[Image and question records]

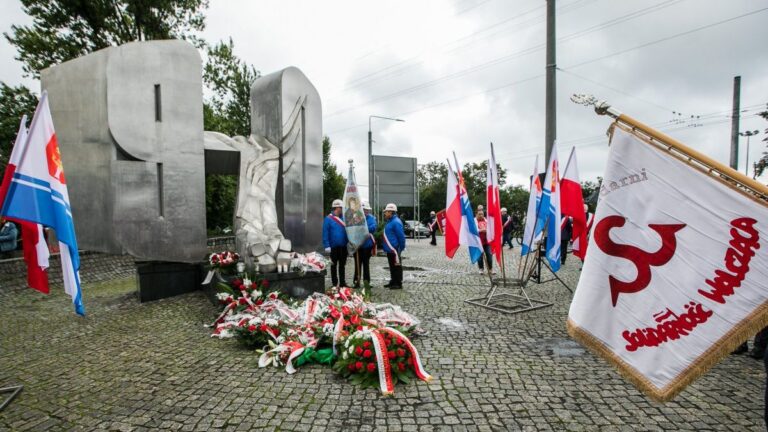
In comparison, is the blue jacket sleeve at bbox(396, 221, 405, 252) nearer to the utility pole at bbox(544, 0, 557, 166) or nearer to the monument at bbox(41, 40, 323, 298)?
the monument at bbox(41, 40, 323, 298)

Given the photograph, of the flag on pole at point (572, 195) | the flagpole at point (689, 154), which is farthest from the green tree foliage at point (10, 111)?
the flagpole at point (689, 154)

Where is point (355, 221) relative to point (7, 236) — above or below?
above

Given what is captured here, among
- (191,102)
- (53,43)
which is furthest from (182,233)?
(53,43)

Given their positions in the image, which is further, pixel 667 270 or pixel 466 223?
pixel 466 223

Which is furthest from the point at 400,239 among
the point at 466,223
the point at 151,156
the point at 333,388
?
the point at 333,388

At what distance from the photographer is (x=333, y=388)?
12.4 feet

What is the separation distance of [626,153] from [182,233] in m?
7.26

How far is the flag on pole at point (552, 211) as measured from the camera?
6375 millimetres

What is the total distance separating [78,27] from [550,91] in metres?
18.5

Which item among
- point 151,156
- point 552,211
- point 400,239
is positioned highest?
point 151,156

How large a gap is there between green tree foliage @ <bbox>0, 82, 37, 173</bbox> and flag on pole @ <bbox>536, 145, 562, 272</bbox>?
17.7 m

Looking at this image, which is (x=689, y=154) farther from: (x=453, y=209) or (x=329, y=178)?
(x=329, y=178)

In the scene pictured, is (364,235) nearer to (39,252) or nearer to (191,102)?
(191,102)

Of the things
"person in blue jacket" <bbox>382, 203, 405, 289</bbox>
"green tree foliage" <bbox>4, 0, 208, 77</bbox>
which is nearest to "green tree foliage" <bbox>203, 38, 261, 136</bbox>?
"green tree foliage" <bbox>4, 0, 208, 77</bbox>
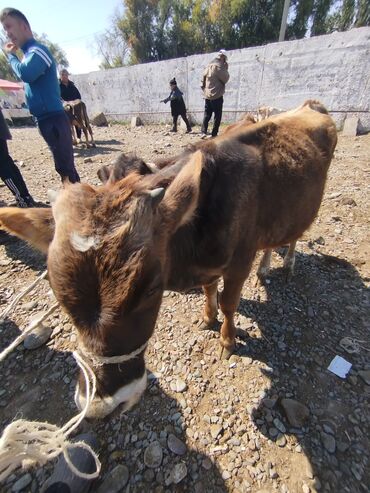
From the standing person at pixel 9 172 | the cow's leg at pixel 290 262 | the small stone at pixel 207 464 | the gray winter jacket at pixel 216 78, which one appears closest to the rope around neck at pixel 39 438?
the small stone at pixel 207 464

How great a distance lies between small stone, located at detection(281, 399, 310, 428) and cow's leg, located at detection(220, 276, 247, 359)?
70 cm

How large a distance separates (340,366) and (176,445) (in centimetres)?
182

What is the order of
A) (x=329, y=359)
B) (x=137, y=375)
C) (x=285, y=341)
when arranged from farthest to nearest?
(x=285, y=341), (x=329, y=359), (x=137, y=375)

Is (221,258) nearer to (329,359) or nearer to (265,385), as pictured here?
(265,385)

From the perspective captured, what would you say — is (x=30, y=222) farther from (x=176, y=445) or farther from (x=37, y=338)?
(x=176, y=445)

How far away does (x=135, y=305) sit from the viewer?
1.40 m

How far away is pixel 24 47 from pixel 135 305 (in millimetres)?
4616

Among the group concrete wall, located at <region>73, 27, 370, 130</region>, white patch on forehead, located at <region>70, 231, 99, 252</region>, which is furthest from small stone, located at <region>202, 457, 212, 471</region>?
concrete wall, located at <region>73, 27, 370, 130</region>

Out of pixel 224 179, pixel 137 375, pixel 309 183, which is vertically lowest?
pixel 137 375

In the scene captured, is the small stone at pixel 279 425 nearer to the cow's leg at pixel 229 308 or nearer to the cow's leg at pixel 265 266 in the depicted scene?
the cow's leg at pixel 229 308

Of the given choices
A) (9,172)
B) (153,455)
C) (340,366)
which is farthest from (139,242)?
(9,172)

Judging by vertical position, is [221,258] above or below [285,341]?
above

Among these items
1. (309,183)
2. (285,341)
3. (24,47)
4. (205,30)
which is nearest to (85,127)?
(24,47)

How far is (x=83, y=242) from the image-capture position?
52.4 inches
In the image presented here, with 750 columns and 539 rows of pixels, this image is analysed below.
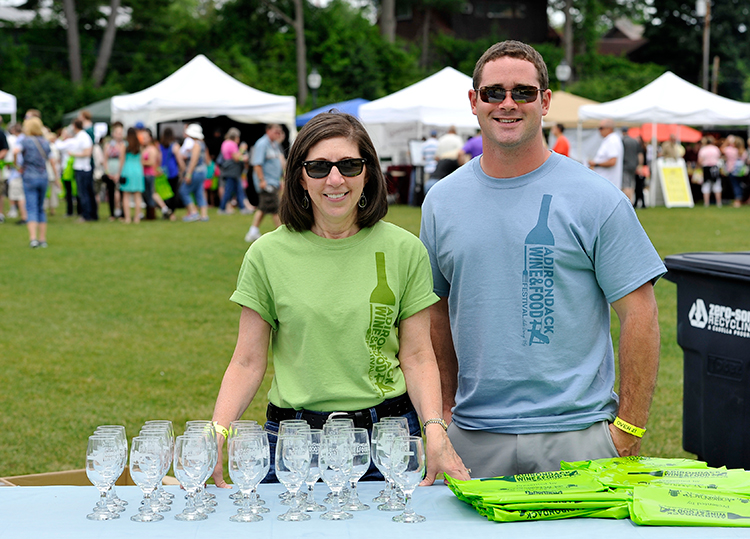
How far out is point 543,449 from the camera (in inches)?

▸ **Written request**: Rewrite every line of the records above as a numbered list, skipping the blank lines. Leave the pictures out of your list.

▸ **Task result**:
1. In comparison, is the blue jacket sleeve at bbox(396, 221, 405, 252) nearer to the utility pole at bbox(544, 0, 557, 166) or nearer to the monument at bbox(41, 40, 323, 298)?
2. the monument at bbox(41, 40, 323, 298)
3. Given the photograph, of the flag on pole at point (572, 195) | the flagpole at point (689, 154), which is farthest from the green tree foliage at point (10, 111)?
4. the flagpole at point (689, 154)
5. Where is point (355, 221) relative to point (7, 236) — above or below?
6. above
7. Given what is captured here, among
8. - (191,102)
9. - (53,43)
10. which is furthest from (182,233)?
11. (53,43)
12. Given their positions in the image, which is further, pixel 667 270 or pixel 466 223?
13. pixel 466 223
14. Which is furthest from the point at 400,239 among
15. the point at 466,223
16. the point at 151,156
17. the point at 333,388
18. ?
19. the point at 333,388
20. At what distance from the photographer is (x=333, y=388)?
21. 12.4 feet
22. What is the separation distance of [626,153] from [182,233] in m?
23. 7.26
24. How far is the flag on pole at point (552, 211) as measured from the camera?
25. 6375 millimetres
26. What is the total distance separating [78,27] from [550,91] in metres?
27. 18.5
28. Which item among
29. - point 151,156
30. - point 552,211
31. - point 400,239
32. is positioned highest?
33. point 151,156
34. How large a gap is there between green tree foliage @ <bbox>0, 82, 37, 173</bbox> and flag on pole @ <bbox>536, 145, 562, 272</bbox>?
35. 17.7 m
36. Looking at this image, which is (x=689, y=154) farther from: (x=453, y=209) or (x=329, y=178)?
37. (x=329, y=178)
38. In the scene pictured, is (364,235) nearer to (39,252) or nearer to (191,102)?
39. (191,102)
40. Of the things
41. "person in blue jacket" <bbox>382, 203, 405, 289</bbox>
42. "green tree foliage" <bbox>4, 0, 208, 77</bbox>
43. which is nearest to "green tree foliage" <bbox>203, 38, 261, 136</bbox>?
44. "green tree foliage" <bbox>4, 0, 208, 77</bbox>
45. From the standing person at pixel 9 172 | the cow's leg at pixel 290 262 | the small stone at pixel 207 464 | the gray winter jacket at pixel 216 78, which one appears closest to the rope around neck at pixel 39 438?
46. the small stone at pixel 207 464
47. How great a distance lies between small stone, located at detection(281, 399, 310, 428) and cow's leg, located at detection(220, 276, 247, 359)?
48. 70 cm
49. How large a distance separates (340,366) and (176,445) (in centimetres)?
50. 182
51. What is the order of
52. A) (x=329, y=359)
53. B) (x=137, y=375)
54. C) (x=285, y=341)
55. when arranged from farthest to nearest?
56. (x=285, y=341), (x=329, y=359), (x=137, y=375)
57. Is (221,258) nearer to (329,359) or nearer to (265,385), as pictured here?
58. (265,385)
59. From the perspective captured, what would you say — is (x=30, y=222) farther from (x=176, y=445) or farther from (x=37, y=338)?
60. (x=176, y=445)
61. How far away does (x=135, y=305) sit from the viewer?
62. 1.40 m
63. How far away is pixel 24 47 from pixel 135 305 (in millimetres)?
64. 4616
65. Among the group concrete wall, located at <region>73, 27, 370, 130</region>, white patch on forehead, located at <region>70, 231, 99, 252</region>, which is furthest from small stone, located at <region>202, 457, 212, 471</region>?
66. concrete wall, located at <region>73, 27, 370, 130</region>
67. Out of pixel 224 179, pixel 137 375, pixel 309 183, which is vertically lowest?
68. pixel 137 375
69. In the scene captured, is the small stone at pixel 279 425 nearer to the cow's leg at pixel 229 308 or nearer to the cow's leg at pixel 265 266 in the depicted scene?
70. the cow's leg at pixel 229 308
71. Of the given choices
72. A) (9,172)
73. B) (153,455)
74. C) (340,366)
75. which is farthest from (139,242)?
76. (9,172)
77. Judging by vertical position, is [221,258] above or below [285,341]?
78. above
79. Among these items
80. 1. (309,183)
81. 2. (285,341)
82. 3. (24,47)
83. 4. (205,30)
84. which is nearest to (85,127)?
85. (24,47)
86. How far is (x=83, y=242) from the image-capture position?
87. 52.4 inches
88. In the image presented here, with 750 columns and 539 rows of pixels, this image is analysed below.
89. How far out is point 543,449 from the camera (in inches)?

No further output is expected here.